I'm with dfenton on this.
You could use a Windows Scheduler Task to copy a file at a given time and then trigger a command-line activation of Access. Look up the command line options, in particular -X as an option. Don't forget that the macro you need to do a RunCode action needs to end with a Quit action.
I'd recommend that you actually do this comparison in a third database that opens the other two databases using the FileSystem object to identify the files and get their dates. The date of database file creation would tell you the cutoff date for changes in the two databases.
With a little bit of VBA code, you can open more than one database in the workspace. Then you have to start worrying about qualifying them so that you know which collection you are stomping through when you stomp. Which means lots of prefixed variables.
It would be easily possible to generate a couple of loops to step through the Tabledefs collection to identify a table.
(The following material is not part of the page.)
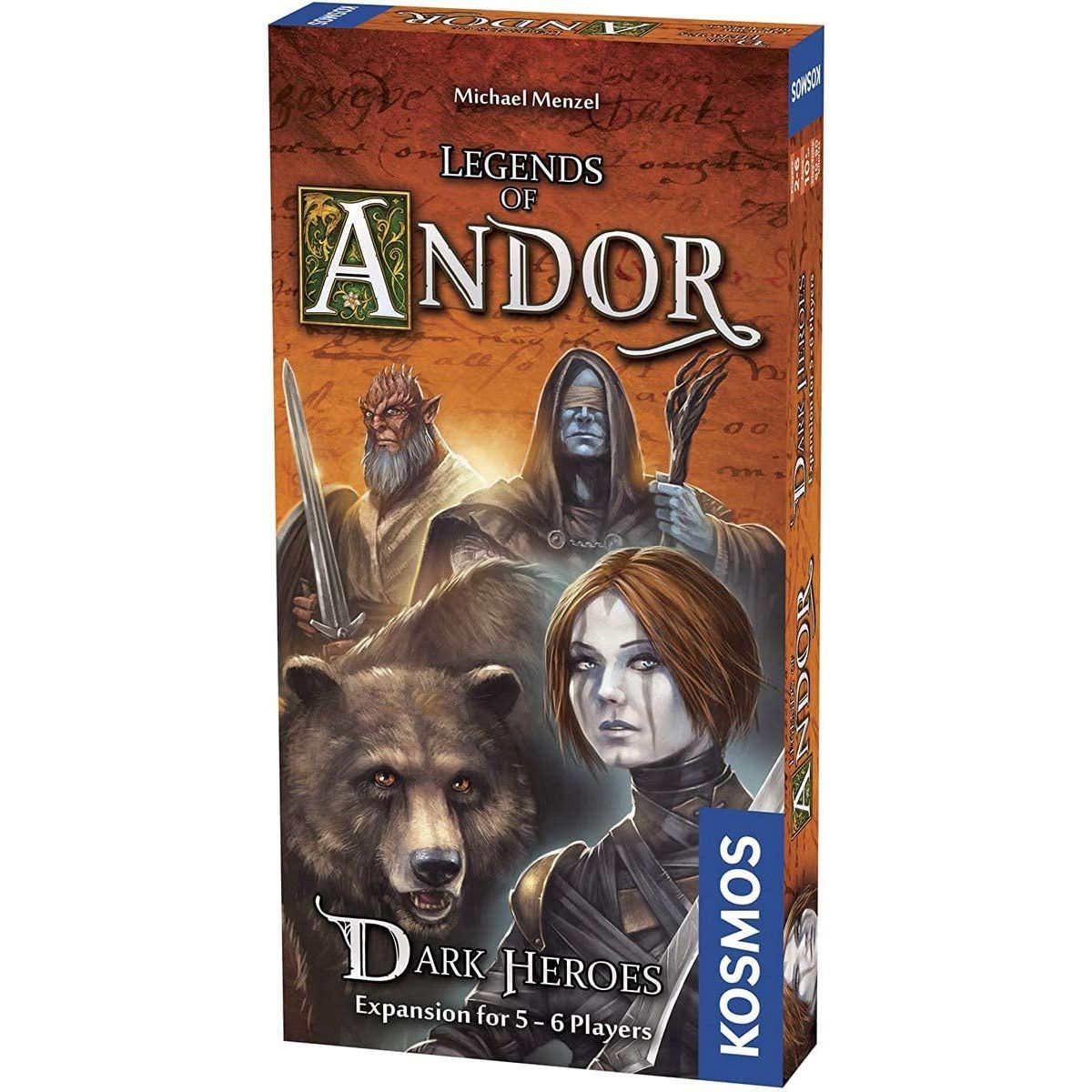 LEGENDS OF ANDOR: DARK HEROES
Then for each such table, visiting that table in PK order, step through the Tabledefs(m).Fields
for each record to do a comparison.
You'll find three cases:
1. Same record keys but something is different in a non-PK field. So you just compare them and call out the differences.
2. A record in the old table doesn't exist in the new (current) table - meaning a deletion has occurred.
3. A record in the new table doesn't exist in the old table - meaning an insertion has occurred.
To make this reliable and keep things apples to apples, you need to have a PK, even if synthetic, for every table.
There is also the odd chance that you can find a table in one of the copies that isn't in the other copy, also a loggable event but of a different type.
This is a perfect situation to implement nested For Each... Next loops in a structure like...
For Each tNewTable in newdb.Tabledefs
{look for the corresponding table in the olddb.Tabledefs collection}
{open a table-type recordset to the current new table}
Code up a loop for each record in the new recordset. If you find a case where stepping forward with the old and new recordsets brings up different PKs, you have found a new record or a deleted record, depending on which recordset has the higher number. If the new recordset is lower, you probably have meaningful keys AND a record was inserted. If the old recordset is lower, you have identified a deleted record (that isn't in the new recordset). If they have the same PKs, then for each field in the Fields collection, compare the fields to identify the differences. At the end of the collection, if you have found no differences, then those records are the same.
At the end of each table you will have found zero or more changes, new records, or deletions. Step to the next new table.
At the end of the stepping through the new tabledefs, step through the old one only to verify that no table was deleted.
Just some random thoughts about how I might approach the problem. Look it over, ask questions. Don't presume that I am 100% right. These days I'm feeling very normal in the "making mistakes" department.